Reinforcement Learning in near-continuous time for continuous state-action spaces

Seminar series

Mathematical and Computational Finance Seminar

Date

Thu, 25 Apr 2024
16:00

Location

Speaker

Dr Lorenzo Croissant

Organisation

CEREMADE, Université Paris-Dauphine

We consider the reinforcement learning problem of controlling an unknown dynamical system to maximise the long-term average reward along a single trajectory. Most of the literature considers system interactions that occur in discrete time and discrete state-action spaces. Although this standpoint is suitable for games, it is often inadequate for systems in which interactions occur at a high frequency, if not in continuous time, or those whose state spaces are large if not inherently continuous. Perhaps the only exception is the linear quadratic framework for which results exist both in discrete and continuous time. However, its ability to handle continuous states comes with the drawback of a rigid dynamic and reward structure.
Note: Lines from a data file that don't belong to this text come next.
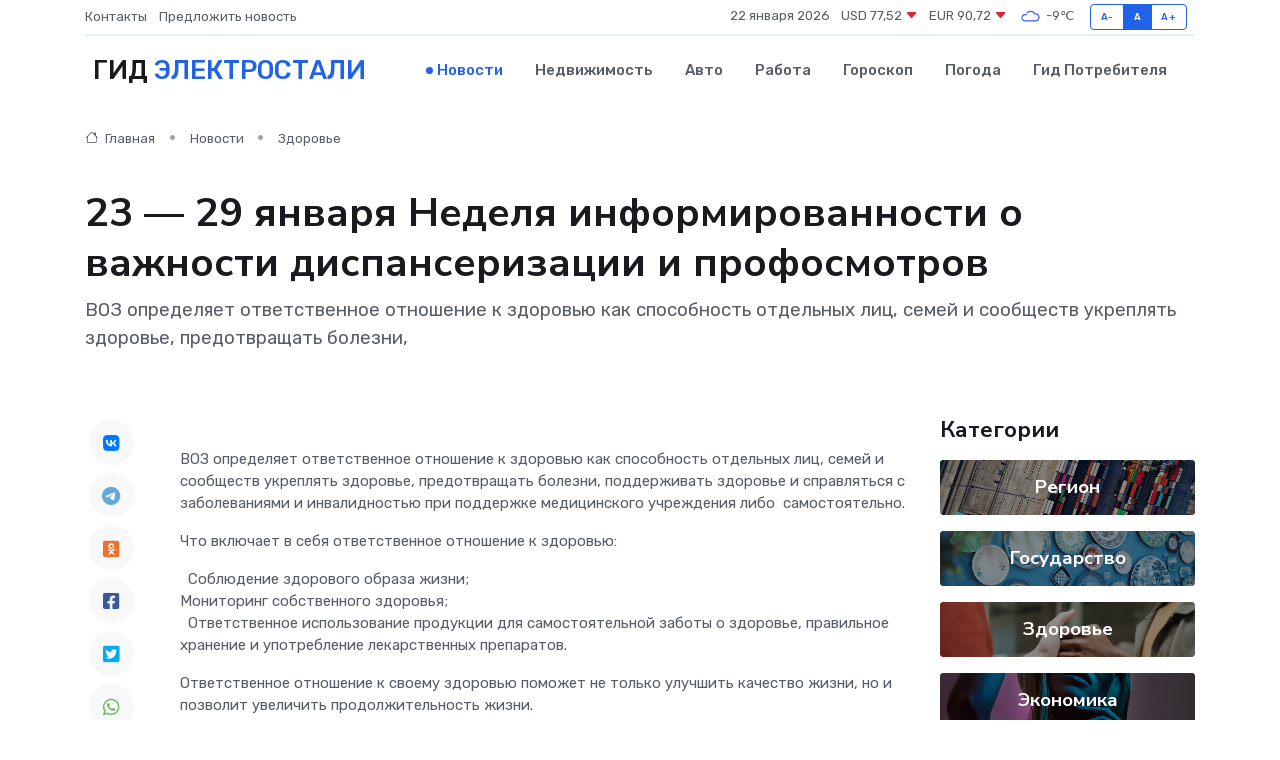

--- FILE ---
content_type: text/html; charset=utf-8
request_url: https://www.google.com/recaptcha/api2/aframe
body_size: 267
content:
<!DOCTYPE HTML><html><head><meta http-equiv="content-type" content="text/html; charset=UTF-8"></head><body><script nonce="E0GHjwOoePzmc_powDjkdQ">/** Anti-fraud and anti-abuse applications only. See google.com/recaptcha */ try{var clients={'sodar':'https://pagead2.googlesyndication.com/pagead/sodar?'};window.addEventListener("message",function(a){try{if(a.source===window.parent){var b=JSON.parse(a.data);var c=clients[b['id']];if(c){var d=document.createElement('img');d.src=c+b['params']+'&rc='+(localStorage.getItem("rc::a")?sessionStorage.getItem("rc::b"):"");window.document.body.appendChild(d);sessionStorage.setItem("rc::e",parseInt(sessionStorage.getItem("rc::e")||0)+1);localStorage.setItem("rc::h",'1769043627747');}}}catch(b){}});window.parent.postMessage("_grecaptcha_ready", "*");}catch(b){}</script></body></html>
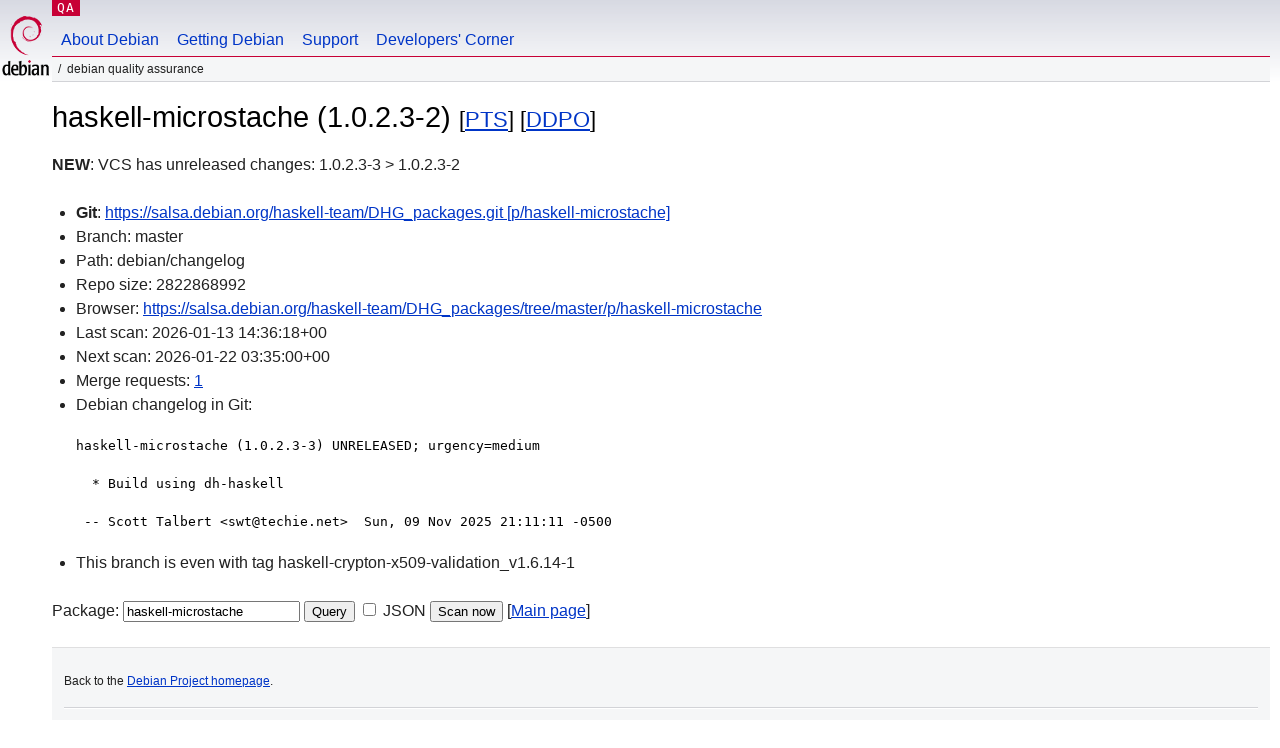

--- FILE ---
content_type: text/html; charset=utf-8
request_url: https://qa.debian.org/cgi-bin/vcswatch?package=haskell-microstache
body_size: 1789
content:
<!DOCTYPE HTML PUBLIC "-//W3C//DTD HTML 4.0 Transitional//EN">
<html>
<head>
  <meta http-equiv="Content-Type" content="text/html; charset=utf-8">
  <title>haskell-microstache vcswatch -- Debian Quality Assurance</title>
  <link rev="made" href="mailto:debian-qa@lists.debian.org">
  <link rel="shortcut icon" href="/favicon.ico">
  <link type="text/css" rel="stylesheet" href="https://www.debian.org/debian.css">
</head>
<body>
<div id="header">
	<div id="upperheader">
		<div id="logo">
			<a href="https://www.debian.org/" title="Debian Home"><img src="/Pics/openlogo-50.png" alt="Debian" width="50" height="61"></a>
		</div>
		<p class="section"><a href="/">QA</a></p>
	</div>
	<div id="navbar">
		<p class="hidecss"><a href="#inner">Skip Quicknav</a></p>
		<ul>
		   <li><a href="https://www.debian.org/intro/about">About Debian</a></li>
		   <li><a href="https://www.debian.org/distrib/">Getting Debian</a></li>
		   <li><a href="https://www.debian.org/support">Support</a></li>
		   <li><a href="https://www.debian.org/devel/">Developers'&nbsp;Corner</a></li>
		</ul>
	</div>
	<p id="breadcrumbs">Debian Quality Assurance</p>
</div>
<div id="content">



<h1>haskell-microstache (1.0.2.3-2)
<small>[<a href="https://tracker.debian.org/pkg/haskell-microstache">PTS</a>] [<a href="/developer.php?package=haskell-microstache">DDPO</a>]</small></h1>
<b>NEW</b>: VCS has unreleased changes: 1.0.2.3-3 > 1.0.2.3-2

<ul>

<li><b>Git</b>: <a href="https://salsa.debian.org/haskell-team/DHG_packages.git">https://salsa.debian.org/haskell-team/DHG_packages.git [p/haskell-microstache]</a>

</li>
<li id="editform" style="display:none;">
 <form method="GET">
 <input type="hidden" name="package" value="haskell-microstache">
 <input type="text" name="vcsheader" value="Vcs-Git: https://salsa.debian.org/haskell-team/DHG_packages.git [p/haskell-microstache]" size="80">
 <input type="submit" value="Submit">
 <input type="checkbox" name="json"> JSON
 <br>
 <small>Enter a full Vcs-* header, supported schemes are: Vcs-Bzr, Vcs-Cvs, Vcs-Darcs, Vcs-Git, Vcs-Hg, Vcs-Mtn, Vcs-Svn. <br>
 For Vcs-Git append <em><b>-b</b> branch</em> to select the branch name; append <em><b>[</b>subdir<b>]</b></em> if the debian/ directory is not in the repository root. <br>
 The next upload will reset the information from the source package headers.</small>
 </form>
</li>

<li>Branch: master</li>
<li>Path:  debian/changelog </li>
<li>Repo size: 2822868992</li>
<li>Browser: <a href="https://salsa.debian.org/haskell-team/DHG_packages/tree/master/p/haskell-microstache">https://salsa.debian.org/haskell-team/DHG_packages/tree/master/p/haskell-microstache</a></li>
<li>Last scan: 2026-01-13 14:36:18+00</li>


  <li>Next scan: 2026-01-22 03:35:00+00</li>
  
  <li>Merge requests: <a href="https://salsa.debian.org/haskell-team/DHG_packages/tree/master/p/haskell-microstache/merge_requests">1</a></li>
  
  <li>Debian changelog in Git: <pre>haskell-microstache (1.0.2.3-3) UNRELEASED; urgency=medium

  * Build using dh-haskell

 -- Scott Talbert &lt;swt@techie.net&gt;  Sun, 09 Nov 2025 21:11:11 -0500</pre></li>
      
      <li>This branch is even with tag haskell-crypton-x509-validation_v1.6.14-1</li>
    
    
  


</ul>


<form method="GET">
<p>
Package: <input type="text" name="package" value="haskell-microstache">
<input type="submit" value="Query">
<input type="checkbox" name="json"> JSON
<input type="submit" name="poke" value="Scan now">
[<a href="vcswatch">Main page</a>]
</p>
</form>

</div>
<div id="footer">
<hr class="hidecss">
<p>Back to the <a href="https://www.debian.org/">Debian Project homepage</a>.</p>
<hr>
<div id="fineprint">
  <p>To report a problem with the QA web site, file a bug on the
  <a href="https://bugs.debian.org/qa.debian.org">qa.debian.org pseudo-package</a>,
  or e-mail <a href="mailto:debian-qa@lists.debian.org">debian-qa@lists.debian.org</a>.
  For other contact information, see the Debian <a href="https://www.debian.org/contact">contact page</a>.</p>
<p>
Made by Christoph Berg.<br>

  <br>
  Copyright &copy; 1997-2015
 <a href="https://www.spi-inc.org/">SPI</a>; See <a href="https://www.debian.org/license" rel="copyright">license terms</a><br>
  Debian is a registered <a href="https://www.debian.org/trademark">trademark</a> of Software in the Public Interest, Inc.
</p>
</div>
</div> <!-- end footer -->
</div>
</body>
</html>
This work aims to overcome these shortcomings by modelling interaction times with a Poisson clock of frequency $\varepsilon^{-1}$ which captures arbitrary time scales from discrete ($\varepsilon=1$) to continuous time ($\varepsilon\downarrow0$). In addition, we consider a generic reward function and model the state dynamics according to a jump process with an arbitrary transition kernel on $\mathbb{R}^d$. We show that the celebrated optimism protocol applies when the sub-tasks (learning and planning) can be performed effectively. We tackle learning by extending the eluder dimension framework and propose an approximate planning method based on a diffusive limit ($\varepsilon\downarrow0$) approximation of the jump process.

Overall, our algorithm enjoys a regret of order $\tilde{\mathcal{O}}(\sqrt{T})$ or $\tilde{\mathcal{O}}(\varepsilon^{1/2} T+\sqrt{T})$ with the approximate planning. As the frequency of interactions blows up, the approximation error $\varepsilon^{1/2} T$ vanishes, showing that $\tilde{\mathcal{O}}(\sqrt{T})$ is attainable in near-continuous time.

Further Information

Please join us for reshments outside the lecture room from 1530.